▶ _Supplied material_
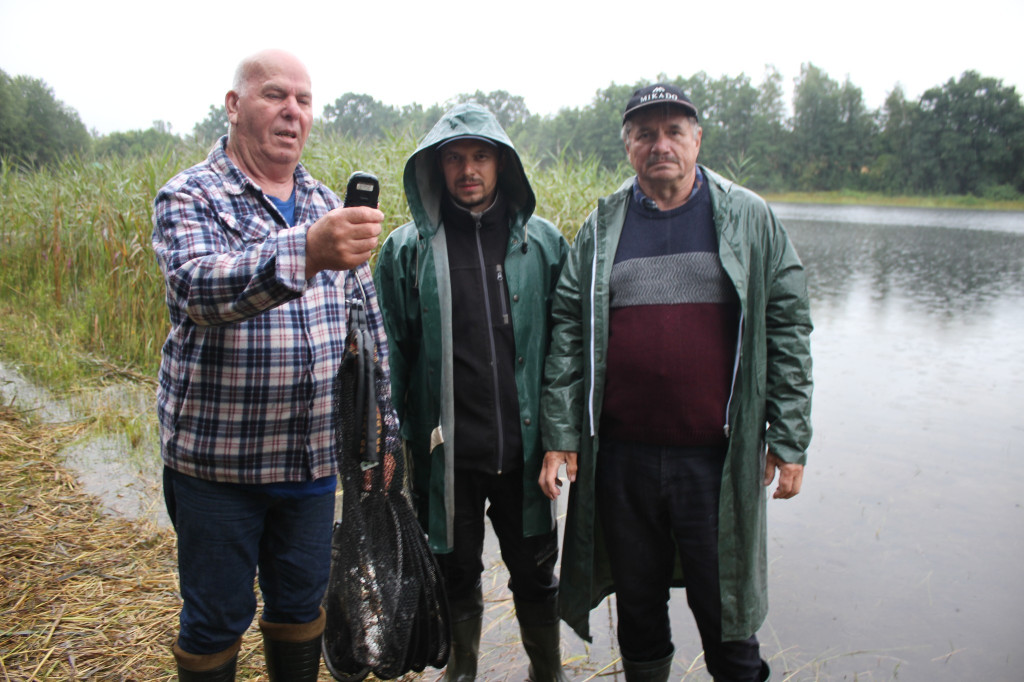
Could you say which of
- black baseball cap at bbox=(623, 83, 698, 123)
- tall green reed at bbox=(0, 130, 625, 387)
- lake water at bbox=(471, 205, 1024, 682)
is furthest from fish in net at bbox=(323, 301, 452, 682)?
tall green reed at bbox=(0, 130, 625, 387)

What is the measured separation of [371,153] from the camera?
688 centimetres

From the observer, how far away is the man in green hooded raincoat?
2.29 m

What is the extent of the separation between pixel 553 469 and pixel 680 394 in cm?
49

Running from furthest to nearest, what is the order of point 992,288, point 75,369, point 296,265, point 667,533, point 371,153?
point 992,288 < point 371,153 < point 75,369 < point 667,533 < point 296,265

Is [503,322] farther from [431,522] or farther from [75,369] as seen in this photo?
[75,369]

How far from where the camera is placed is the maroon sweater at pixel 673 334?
2.04 meters

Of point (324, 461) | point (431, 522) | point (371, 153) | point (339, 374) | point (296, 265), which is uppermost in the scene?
point (371, 153)

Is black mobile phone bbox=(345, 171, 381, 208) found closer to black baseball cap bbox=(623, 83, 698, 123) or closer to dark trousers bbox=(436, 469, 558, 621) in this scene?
black baseball cap bbox=(623, 83, 698, 123)

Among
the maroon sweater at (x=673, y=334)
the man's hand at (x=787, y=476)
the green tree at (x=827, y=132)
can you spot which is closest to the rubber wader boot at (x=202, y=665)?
the maroon sweater at (x=673, y=334)

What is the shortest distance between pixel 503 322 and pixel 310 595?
1.05m

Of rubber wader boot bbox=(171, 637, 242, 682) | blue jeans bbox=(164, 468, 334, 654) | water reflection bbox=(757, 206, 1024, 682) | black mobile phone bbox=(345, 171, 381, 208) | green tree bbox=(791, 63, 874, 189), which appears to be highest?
green tree bbox=(791, 63, 874, 189)

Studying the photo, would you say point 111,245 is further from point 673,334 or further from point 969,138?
point 969,138

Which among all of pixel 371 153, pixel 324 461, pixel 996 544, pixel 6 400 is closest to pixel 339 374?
pixel 324 461

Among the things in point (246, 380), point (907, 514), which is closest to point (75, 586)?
point (246, 380)
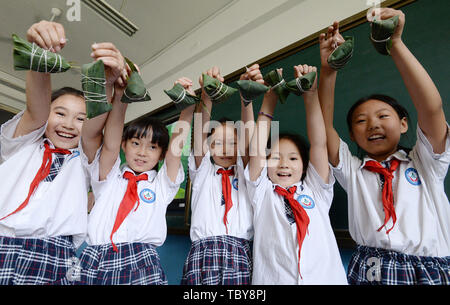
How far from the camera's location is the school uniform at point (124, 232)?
894mm

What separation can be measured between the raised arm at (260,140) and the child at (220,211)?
59 mm

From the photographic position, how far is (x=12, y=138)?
0.96 metres

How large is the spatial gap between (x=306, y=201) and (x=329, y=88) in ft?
1.75

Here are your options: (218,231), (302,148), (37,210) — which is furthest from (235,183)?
(37,210)

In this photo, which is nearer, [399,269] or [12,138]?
[399,269]

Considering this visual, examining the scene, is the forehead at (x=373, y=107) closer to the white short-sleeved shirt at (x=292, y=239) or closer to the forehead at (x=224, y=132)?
the white short-sleeved shirt at (x=292, y=239)

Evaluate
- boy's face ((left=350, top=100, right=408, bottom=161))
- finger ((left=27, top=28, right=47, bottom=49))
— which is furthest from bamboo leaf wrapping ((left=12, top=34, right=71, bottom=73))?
boy's face ((left=350, top=100, right=408, bottom=161))

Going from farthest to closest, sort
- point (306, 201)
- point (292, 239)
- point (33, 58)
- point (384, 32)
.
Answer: point (306, 201), point (292, 239), point (384, 32), point (33, 58)

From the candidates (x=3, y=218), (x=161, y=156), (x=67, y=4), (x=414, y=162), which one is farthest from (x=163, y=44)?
(x=414, y=162)

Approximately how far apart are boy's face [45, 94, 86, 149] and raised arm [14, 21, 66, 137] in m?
0.07

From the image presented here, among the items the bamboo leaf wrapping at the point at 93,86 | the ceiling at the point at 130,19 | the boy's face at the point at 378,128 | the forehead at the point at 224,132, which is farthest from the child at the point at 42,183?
the ceiling at the point at 130,19

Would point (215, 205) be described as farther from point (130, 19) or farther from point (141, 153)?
point (130, 19)
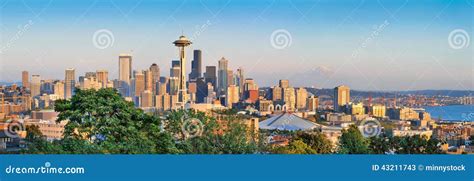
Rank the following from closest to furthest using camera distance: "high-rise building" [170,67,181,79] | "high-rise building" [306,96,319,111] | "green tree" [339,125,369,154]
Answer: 1. "green tree" [339,125,369,154]
2. "high-rise building" [170,67,181,79]
3. "high-rise building" [306,96,319,111]

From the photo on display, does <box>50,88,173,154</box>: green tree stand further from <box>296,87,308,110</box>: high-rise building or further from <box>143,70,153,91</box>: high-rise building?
<box>296,87,308,110</box>: high-rise building

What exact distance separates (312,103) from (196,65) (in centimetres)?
178

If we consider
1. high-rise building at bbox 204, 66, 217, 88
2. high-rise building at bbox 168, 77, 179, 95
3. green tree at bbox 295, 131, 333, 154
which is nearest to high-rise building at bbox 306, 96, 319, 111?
green tree at bbox 295, 131, 333, 154

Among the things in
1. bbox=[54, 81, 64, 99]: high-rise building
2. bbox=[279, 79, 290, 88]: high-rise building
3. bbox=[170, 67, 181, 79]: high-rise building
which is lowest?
bbox=[54, 81, 64, 99]: high-rise building

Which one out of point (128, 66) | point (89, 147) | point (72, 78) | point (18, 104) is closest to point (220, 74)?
point (128, 66)

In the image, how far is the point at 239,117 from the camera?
745 centimetres

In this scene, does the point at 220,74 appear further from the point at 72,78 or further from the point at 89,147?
the point at 89,147

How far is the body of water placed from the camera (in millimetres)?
6599

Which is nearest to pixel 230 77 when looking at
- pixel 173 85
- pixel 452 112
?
pixel 173 85

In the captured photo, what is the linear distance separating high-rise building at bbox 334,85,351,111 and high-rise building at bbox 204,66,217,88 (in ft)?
4.35

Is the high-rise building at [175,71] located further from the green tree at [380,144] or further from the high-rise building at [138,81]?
the green tree at [380,144]

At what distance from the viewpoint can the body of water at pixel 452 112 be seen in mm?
6599

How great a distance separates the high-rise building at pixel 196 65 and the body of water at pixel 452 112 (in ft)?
8.44

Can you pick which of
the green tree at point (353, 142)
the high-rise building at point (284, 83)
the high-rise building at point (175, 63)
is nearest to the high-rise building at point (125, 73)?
the high-rise building at point (175, 63)
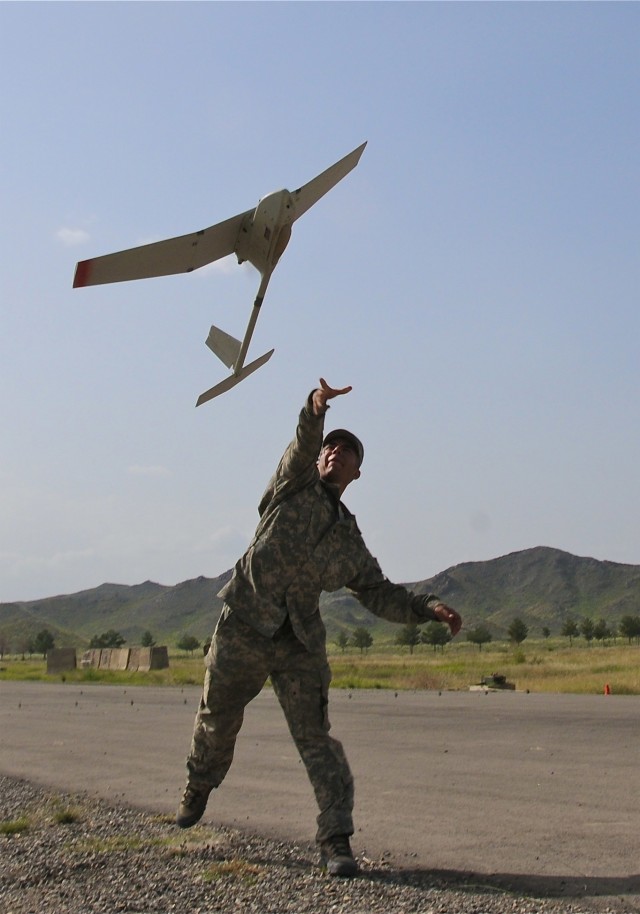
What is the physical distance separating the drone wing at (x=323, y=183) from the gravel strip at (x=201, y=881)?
682 cm

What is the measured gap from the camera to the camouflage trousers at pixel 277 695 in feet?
17.9

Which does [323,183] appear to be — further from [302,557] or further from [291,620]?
[291,620]

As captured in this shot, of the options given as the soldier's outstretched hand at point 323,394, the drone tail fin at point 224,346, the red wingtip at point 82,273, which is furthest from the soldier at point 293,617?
the drone tail fin at point 224,346

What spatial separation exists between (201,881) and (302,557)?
1.74 m

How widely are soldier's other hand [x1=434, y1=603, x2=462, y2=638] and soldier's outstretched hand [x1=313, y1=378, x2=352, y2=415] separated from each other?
129 centimetres

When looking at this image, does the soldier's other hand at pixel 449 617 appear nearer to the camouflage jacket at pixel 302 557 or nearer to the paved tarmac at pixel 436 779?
the camouflage jacket at pixel 302 557

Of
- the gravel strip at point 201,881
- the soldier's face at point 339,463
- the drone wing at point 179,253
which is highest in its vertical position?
the drone wing at point 179,253

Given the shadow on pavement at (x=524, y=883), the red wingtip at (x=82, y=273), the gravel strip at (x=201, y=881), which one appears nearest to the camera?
the gravel strip at (x=201, y=881)

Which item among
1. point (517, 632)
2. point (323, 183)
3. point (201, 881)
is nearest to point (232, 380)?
point (323, 183)

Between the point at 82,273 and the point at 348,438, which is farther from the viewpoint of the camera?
the point at 82,273

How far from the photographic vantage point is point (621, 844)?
5598 millimetres

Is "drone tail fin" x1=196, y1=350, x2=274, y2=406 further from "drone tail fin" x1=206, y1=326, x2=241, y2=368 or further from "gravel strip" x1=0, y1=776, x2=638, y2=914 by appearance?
"gravel strip" x1=0, y1=776, x2=638, y2=914

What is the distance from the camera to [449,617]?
5.54 meters

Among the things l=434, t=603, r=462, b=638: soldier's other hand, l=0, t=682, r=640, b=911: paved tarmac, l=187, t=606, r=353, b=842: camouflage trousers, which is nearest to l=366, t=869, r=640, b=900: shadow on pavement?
l=0, t=682, r=640, b=911: paved tarmac
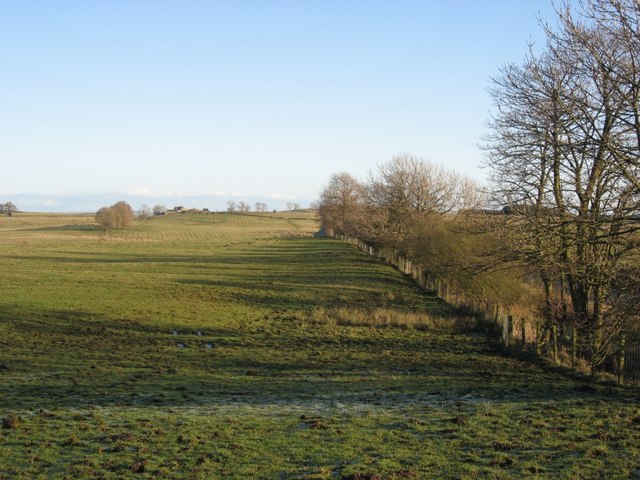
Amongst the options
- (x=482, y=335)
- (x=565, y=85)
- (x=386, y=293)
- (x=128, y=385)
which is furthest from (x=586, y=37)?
(x=386, y=293)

▶ _Challenge_
Put every line of the entries from the line with "What is the physical" to the line with "129 centimetres", both included, into a Markdown table with the columns Number and Text. Leave out blank lines and number the rows in order.

▶ _Complete response_
| Number | Text |
|---|---|
| 1 | What is the physical distance separating the drone wing at (x=323, y=183) from the gravel strip at (x=201, y=881)? |
| 2 | 682 cm |
| 3 | What is the measured gap from the camera to the camouflage trousers at pixel 277 695 in feet? |
| 4 | 17.9 |
| 5 | Which does [323,183] appear to be — further from [302,557] or further from [291,620]? |
| 6 | [291,620] |
| 7 | As captured in this shot, of the options given as the soldier's outstretched hand at point 323,394, the drone tail fin at point 224,346, the red wingtip at point 82,273, which is furthest from the soldier at point 293,617? |
| 8 | the drone tail fin at point 224,346 |
| 9 | What spatial separation exists between (201,881) and (302,557)? |
| 10 | 1.74 m |
| 11 | How widely are soldier's other hand [x1=434, y1=603, x2=462, y2=638] and soldier's outstretched hand [x1=313, y1=378, x2=352, y2=415] separated from each other? |
| 12 | 129 centimetres |